4. Handlungserfordernisse

These 1: Die Wahl des Studienorts – und damit die im Grundgesetz garantierte freie Berufswahl – droht vom Geldbeutel der Eltern abhängig zu werden angesichts der Mietentwicklung in den Hochschulstädten! Das ist Gift für die Chancengleichheit und die Zukunft der Hochschulbildung. Der soziale Frieden ist bedroht, wenn nicht massiv zusätzlicher bezahlbarer Wohnraum für Studierende geschaffen und modernisiert wird.

These 2: Der Wieder-Einstieg des Bundes in die Wohnheimförderung für Studierende ist das wichtigste politische Signal seit Jahrzehnten: Der Staat greift wieder mit starker Hand ein und steuert gegen! Der Mangel an bezahlbarem Wohnraum ist eine brennende soziale Frage unserer Zeit, endlich steuert in Deutschland auch die Bundesregierung gegen. Das begrüßen wir als deutsche Studenten- und Studierendenwerke ausdrücklich. Hier ist wichtig, dass es zukunftsorientiert zu einer Verstetigung der gemeinsamen Förderung durch Bund und Länder kommt.

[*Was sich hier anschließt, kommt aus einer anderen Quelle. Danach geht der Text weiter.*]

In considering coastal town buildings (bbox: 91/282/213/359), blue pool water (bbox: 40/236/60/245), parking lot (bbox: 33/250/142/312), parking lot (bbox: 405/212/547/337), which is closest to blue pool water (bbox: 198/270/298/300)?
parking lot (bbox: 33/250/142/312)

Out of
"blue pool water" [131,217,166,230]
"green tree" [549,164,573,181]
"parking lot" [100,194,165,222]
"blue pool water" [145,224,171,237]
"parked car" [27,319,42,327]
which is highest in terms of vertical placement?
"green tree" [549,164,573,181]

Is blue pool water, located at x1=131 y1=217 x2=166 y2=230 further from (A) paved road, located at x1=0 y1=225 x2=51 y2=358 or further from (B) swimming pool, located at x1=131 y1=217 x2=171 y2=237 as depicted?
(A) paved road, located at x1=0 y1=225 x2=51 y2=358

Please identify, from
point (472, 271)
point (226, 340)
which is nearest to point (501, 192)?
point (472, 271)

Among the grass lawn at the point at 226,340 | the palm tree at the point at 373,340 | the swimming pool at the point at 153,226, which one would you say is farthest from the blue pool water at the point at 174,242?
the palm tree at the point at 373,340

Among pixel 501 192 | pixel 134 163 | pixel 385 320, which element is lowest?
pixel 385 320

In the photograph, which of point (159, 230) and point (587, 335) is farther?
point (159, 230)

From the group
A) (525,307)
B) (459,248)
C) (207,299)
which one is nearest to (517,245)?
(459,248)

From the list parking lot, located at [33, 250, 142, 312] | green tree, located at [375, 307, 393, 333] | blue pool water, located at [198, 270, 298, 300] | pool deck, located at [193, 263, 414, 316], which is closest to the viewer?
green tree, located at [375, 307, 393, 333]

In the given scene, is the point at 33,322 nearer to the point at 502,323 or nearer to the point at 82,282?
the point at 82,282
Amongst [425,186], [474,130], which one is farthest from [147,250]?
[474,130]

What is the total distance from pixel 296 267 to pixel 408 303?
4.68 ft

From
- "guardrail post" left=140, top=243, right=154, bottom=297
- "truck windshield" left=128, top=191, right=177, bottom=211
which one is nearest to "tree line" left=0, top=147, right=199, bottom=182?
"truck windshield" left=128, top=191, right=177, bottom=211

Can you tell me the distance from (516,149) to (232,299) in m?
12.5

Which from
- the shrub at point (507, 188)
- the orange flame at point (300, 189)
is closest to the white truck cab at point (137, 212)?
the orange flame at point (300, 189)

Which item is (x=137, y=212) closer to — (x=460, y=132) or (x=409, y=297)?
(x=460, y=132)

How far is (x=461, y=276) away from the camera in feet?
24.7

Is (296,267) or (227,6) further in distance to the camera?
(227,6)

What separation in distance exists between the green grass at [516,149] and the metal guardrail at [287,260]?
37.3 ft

These 3: Bezahlbarer Wohnraum für Studierende ist auch ein Mittel gegen Fachkräftemangel (Ärzt*innen, Lehrer*innen, Ingenieur*innen, Informatiker*innen). Wohnen und Fachkräftebedarf müssen zukunftsorientiert zusammen gedacht werden. Deutschland benötigt händeringend Hochqualifizierte; die Wirtschafts- und Innovationsfähigkeit unseres Landes hängt auch davon ab, ob studierfähige junge Menschen in den Hochschulstädten überhaupt noch eine bezahlbare Bleibe finden. Wohnraumförderung für Studierende ist beste Wirtschafts- und Innovationspolitik.